2025 | Volume 26 | Issue 2
Urology
Case summary
A woman in her mid-70s was electively admitted to a tertiary hospital for a laparoscopic right nephroureterectomy. A low-grade urothelial carcinoma in the renal pelvis had been diagnosed by pyeloscopy and histological confirmation. The patient’s medical history included hypertension, atrial fibrillation, inguinal herniorrhaphy and a known right-sided diaphragmatic hernia.

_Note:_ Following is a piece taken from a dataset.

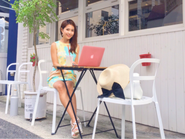 代表の折田は、マーケティングの本場フランスへの留学経験があり、その知識・経験を活かし「世の中をもっとキラキラさせたい」という想いのもと株式会社merchuを設立しました。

The operation began laparoscopically with a retroperitoneal approach but was converted to an open approach via a costal incision due to bleeding and difficult dissection. A lower lateral abdominal incision was performed for the distal ureterectectomy. Approximately 1L of blood was lost. The patient received four units of packed red blood cells, along with additional fresh frozen plasma and platelets. The patient was transferred to a surgical high dependency unit where normal recovery occurred for the first two days. The patient was transferred to the urology ward on day 2.
Over days 3 to 5, the patient had nausea and vomiting with minimal bowel movements. On day 6, bowel function seemed to be improving. There was noted high drain outputs and wound discharge over the subsequent days. Nausea with vomiting was an ongoing issue, along with borderline oliguria. On day 10, a computed tomography (CT) scan of the abdomen was ordered to investigate the high wound and drain outputs. This reportedly showed a possible adhesive small bowel obstruction, with the diaphragmatic hernia looking similar to the preoperative imaging. Over the next few days there was little clinical change.
On day 13, a medical emergency team (MET) call was placed for hypotension and worsening pain. Another CT scan showed increasing distension of the bowel contents in the diaphragmatic hernia. The patient was noted to be grossly acidotic (pH of 7.11). Shortly after the CT scan the patient had a witnessed cardiac arrest. Cardiopulmonary resuscitation was performed but the patient was unable to be resuscitated. The coroner’s report states that the most likely cause of death was bowel ischaemia due to the diaphragmatic hernia.
Discussion
The choice of operation was appropriate, given the pathology. The decision to convert to an open procedure was appropriate, as was the approach to the distal ureterectomy portion of the operation. The patient had an intermittently slow recovery.
It could be argued that parenteral nutrition should have started earlier; however, the assessor does not believe that malnutrition was a factor in this patient’s death. Similarly, earlier identification of the cause of the high drain outputs and management of the fluid balance could have occurred. Whether the output was a urine leak or purely serum was not clearly established. Nevertheless, the assessor is uncertain that this would have greatly affected the outcome.
The CT scan showed a probable small bowel obstruction. A general surgical opinion should have been sought at this point. The standard management of fluids, electrolyte management, parenteral nutrition and possible nasogastric tube (NGT) could have been considered. However, this did not occur. The notes state: ‘continue pro-kinetics’. Metoclopramide was prescribed regularly. Presumably the bowel ischaemia from the diaphragmatic hernia, which was the final cause of death, was made worse by the progression of the small bowel obstruction displacing more bowel content and increasing intra-abdominal pressure through the diaphragmatic hernia. Management at the time of peri-arrest was appropriate and not delayed (there was only a matter of hours between the MET call and subsequent death).
Clinical lesson
Earlier involvement of other surgical subspecialties in this case—specifically General Surgery—may have led to a different outcome.
When a patient has a slow and intermittent recovery after major surgery, it is sometimes difficult to appreciate what is improvement and what is deterioration. This patient had a complicated operation, thus there should have been a higher degree of suspicion for potential postoperative issues. Nausea and vomiting for the first five days, persistent drain outputs, and reduced urine output and poor nutrition are red flags that should have prompted earlier radiological investigations.
Regardless of the timing of the CT scan, General Surgery should have been consulted after the first scan. What difference this would have made to the outcome is difficult to know, but intra-abdominal decompression with a NGT would have likely helped this patient.